All digging in after hours of cookin in the kitchen!
Kale, baby brussel sprouts, sun dried tomatoes
Braised Seitan with Brussels, Kale, and Sun-Dried Tomatoes Recipe
Makes 4 servings2 | T olive oil |
1 | cup shallots |
4 | servings seitan --I didn't have |
2 | cups Brussels sprouts |
4 | cloves garlic |
1/2 | tsp dried thyme |
1/4 | tsp dried tarragon |
1/2 | tsp dried oregano |
1/2 | cup sun dried tomatoes |
2 | cups vegetable broth |
1/4 | cup white wine--You can always try a tablespoon of white wine vinegar diluted in a 1/4 cup of water in place of the wine. |
4 | cups chopped kale |
- Saute shallots and seitan in evo for about 7 min until browned.

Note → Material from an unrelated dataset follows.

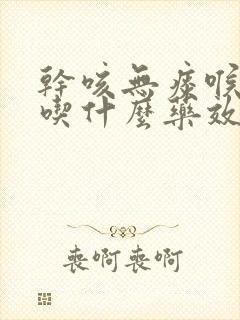 干咳无痰喉咙痒吃什么药效果最好封面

- Add Brussels sprouts and saute for three more minutes.
- Add garlic, herbs, salt, and pepper, saute for another minute.
- Add sun dried tomatoes.
- Add vegetable broth and wine. Once the liquid is boiling, stir in the kale until wilted. Cover, leaving a little room for steam to escape and lower heat. Simmer for 5-7 minutes.
Boiled beets with a yummy dressing: garlic, parsley, rosemary, lime juice and EVOO.
Roasted root veggies with a tabof truffle oil! YUM!!